An Honest Shot
Patagonia in the ‘70s through the lens of photographer Gary Regester.
Photos and captions by Gary Regester
In 1974, Gary Regester, then a student at ArtCenter College of Design in Los Angeles, became a fly on the wall at Chouinard Equipment to complete a class assignment. Over the course of a week, he shot this and that and became friends with the earliest employees, returning in future years to capture their progress. Gary and his new friends also unwittingly helped Patagonia arrive at a more journalistic approach to commercial photography—although it took some blunders with “clothes worn falsely with smiling models”—to realize the collaboration had created more of what we needed. It was an approach our founder, Yvon Chouinard, calls “an honest shot: Real people doing real things.”
As we celebrate our 50th year, we’ve been asking ourselves, what are we taking with us, and what are we leaving behind?

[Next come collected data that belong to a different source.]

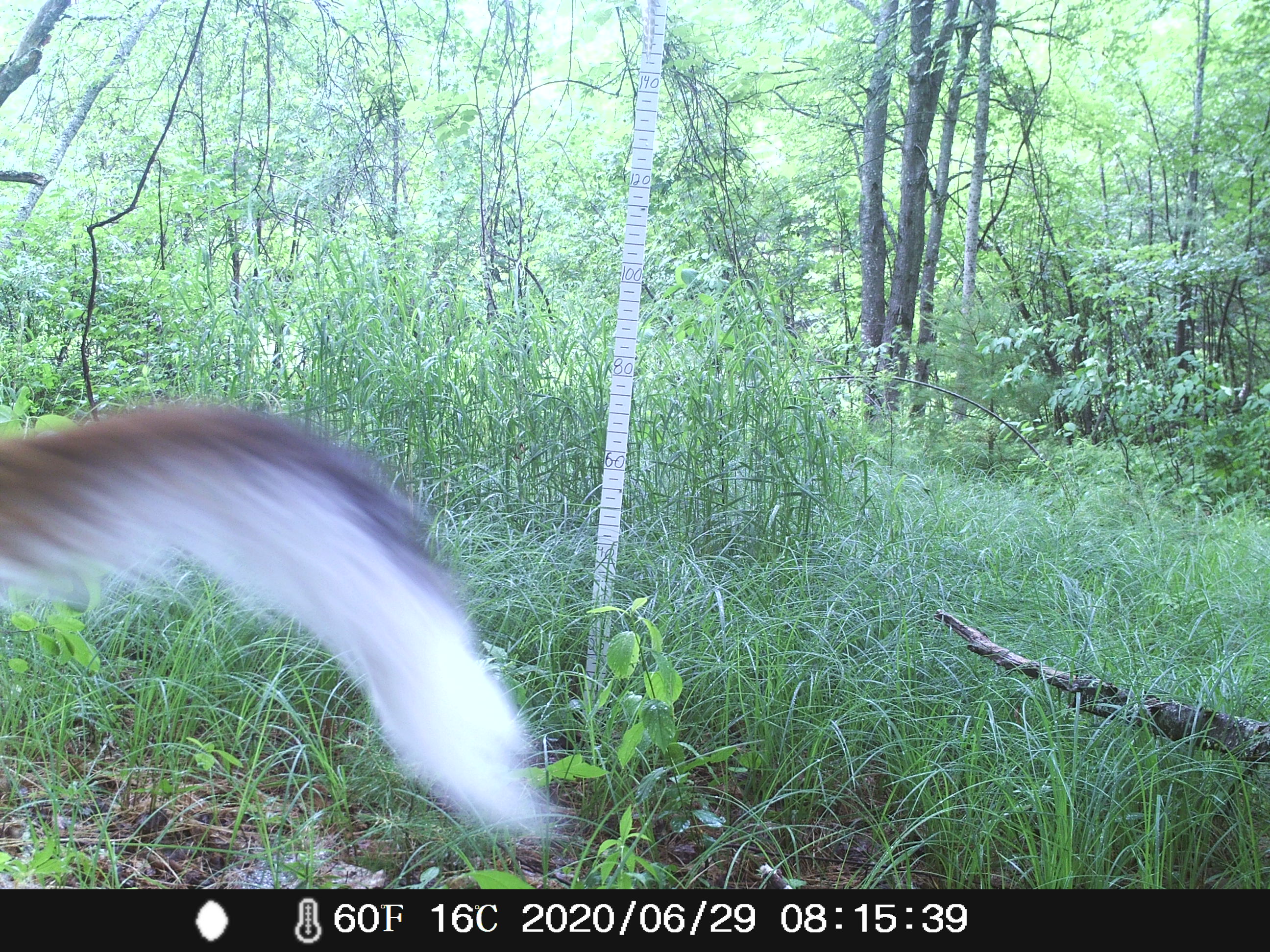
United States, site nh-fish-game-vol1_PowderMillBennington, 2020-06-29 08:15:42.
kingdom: Animalia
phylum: Chordata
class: Mammalia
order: Artiodactyla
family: Cervidae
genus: Odocoileus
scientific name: Odocoileus virginianus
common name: white-tailed deer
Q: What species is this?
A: White-tailed deer (Odocoileus virginianus).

For the Patagonia photo team, the answer’s clear: We’re keeping our photography principles. The next 50 years aren’t a reframe, but rather a renewed commitment to cultivating an informal guild of visual artists from a wide range of backgrounds and experience—those with an eye for the authentic and what our first art director and photo editor, Jennifer Ridgeway, called a “right attitude of mind, the right spirit.” Future Gary Regesters, you might say. “We like photography that has magic,” Jennifer wrote. “This is hard to articulate, some images have a spirit beyond their composite parts.”